** WHAT YOU SHOULD DO **
Copy the stretch from the line containing "Is pixel 874" through the end of the listing, requests included, and shift every pixel coordinate in the answers up by 89. Leave the pictures out.

** MATERIAL SHOWN **
━━━━━━━━━━━━━━━━━━━━━━━━━━━━━━

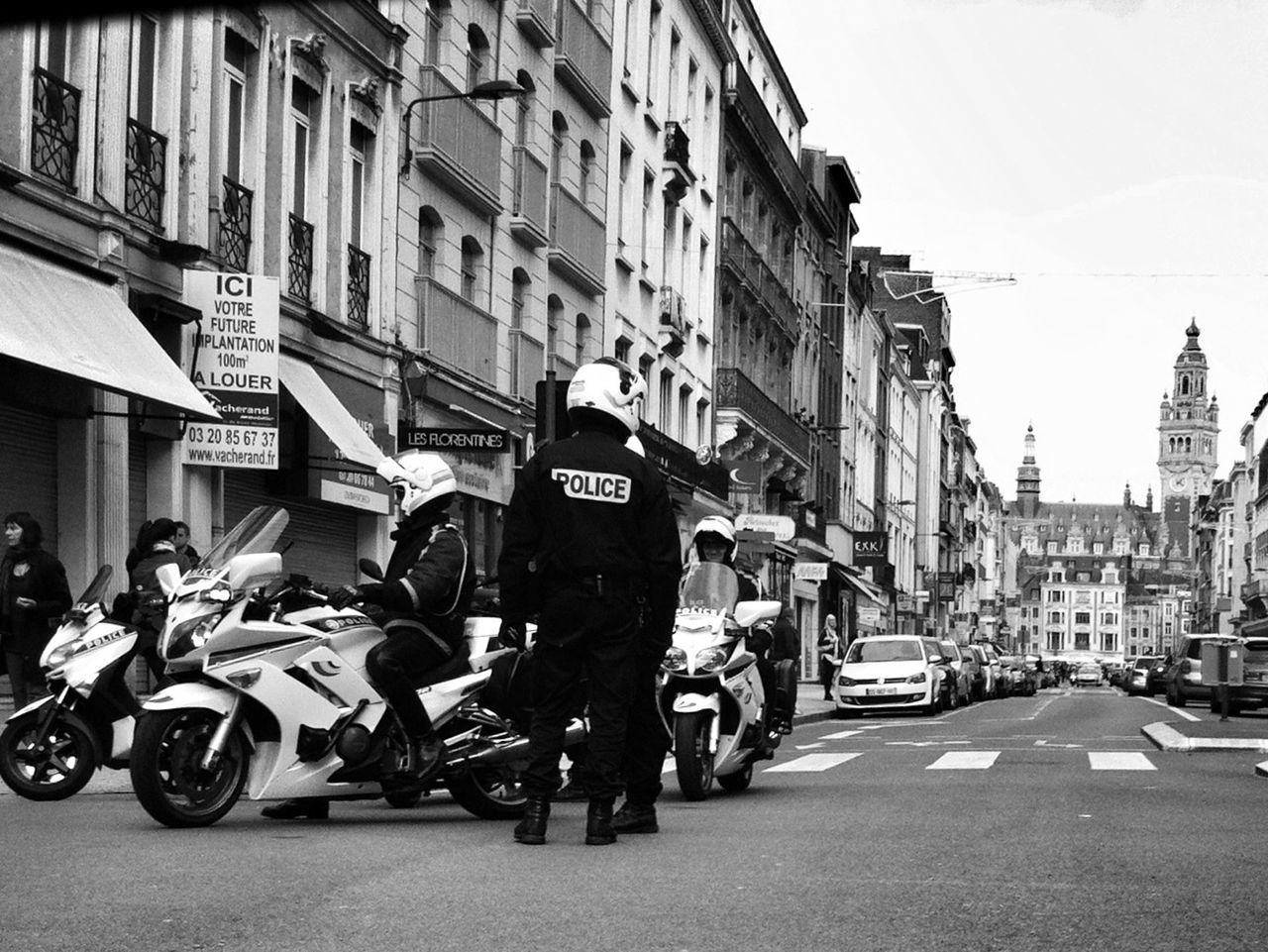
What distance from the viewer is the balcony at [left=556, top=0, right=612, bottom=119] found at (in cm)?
3284

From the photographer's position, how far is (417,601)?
982 centimetres

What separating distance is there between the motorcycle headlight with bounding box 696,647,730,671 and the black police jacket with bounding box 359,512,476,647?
7.34 ft

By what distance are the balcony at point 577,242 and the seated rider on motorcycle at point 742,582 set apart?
19420 millimetres

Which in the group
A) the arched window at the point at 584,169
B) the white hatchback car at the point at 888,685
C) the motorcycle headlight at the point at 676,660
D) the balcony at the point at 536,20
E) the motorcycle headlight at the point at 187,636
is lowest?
the white hatchback car at the point at 888,685

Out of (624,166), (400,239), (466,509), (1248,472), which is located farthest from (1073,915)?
(1248,472)

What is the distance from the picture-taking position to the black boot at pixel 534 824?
353 inches

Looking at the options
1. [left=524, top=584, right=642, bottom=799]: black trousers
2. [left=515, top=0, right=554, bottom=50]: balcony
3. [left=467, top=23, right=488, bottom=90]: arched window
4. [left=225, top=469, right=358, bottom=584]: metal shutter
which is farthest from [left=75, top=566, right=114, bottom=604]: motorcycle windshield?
[left=515, top=0, right=554, bottom=50]: balcony

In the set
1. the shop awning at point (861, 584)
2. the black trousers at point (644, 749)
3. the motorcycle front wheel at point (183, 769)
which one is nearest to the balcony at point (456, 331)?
the motorcycle front wheel at point (183, 769)

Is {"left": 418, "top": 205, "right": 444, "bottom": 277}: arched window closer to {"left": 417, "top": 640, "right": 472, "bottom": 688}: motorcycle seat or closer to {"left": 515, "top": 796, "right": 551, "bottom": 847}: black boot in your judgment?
{"left": 417, "top": 640, "right": 472, "bottom": 688}: motorcycle seat

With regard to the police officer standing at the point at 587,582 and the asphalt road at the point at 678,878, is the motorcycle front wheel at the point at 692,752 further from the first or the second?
the police officer standing at the point at 587,582

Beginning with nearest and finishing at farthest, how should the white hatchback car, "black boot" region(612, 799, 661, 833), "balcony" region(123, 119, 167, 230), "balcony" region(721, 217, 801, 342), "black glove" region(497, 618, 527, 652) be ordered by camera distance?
"black glove" region(497, 618, 527, 652), "black boot" region(612, 799, 661, 833), "balcony" region(123, 119, 167, 230), the white hatchback car, "balcony" region(721, 217, 801, 342)

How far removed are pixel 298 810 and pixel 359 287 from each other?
1417 cm

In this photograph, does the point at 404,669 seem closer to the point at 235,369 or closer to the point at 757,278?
the point at 235,369

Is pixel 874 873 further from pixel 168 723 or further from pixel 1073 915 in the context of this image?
pixel 168 723
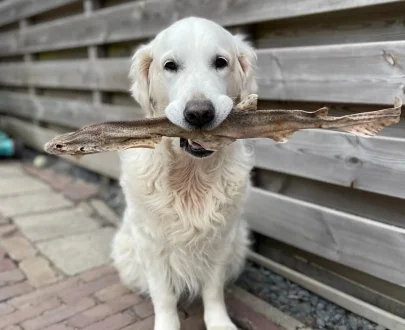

━━━━━━━━━━━━━━━━━━━━━━━━━━━━━━

** RIGHT ANSWER **
Is pixel 874 873 further from pixel 168 723 or further from pixel 1073 915 in the context of this image?
pixel 257 812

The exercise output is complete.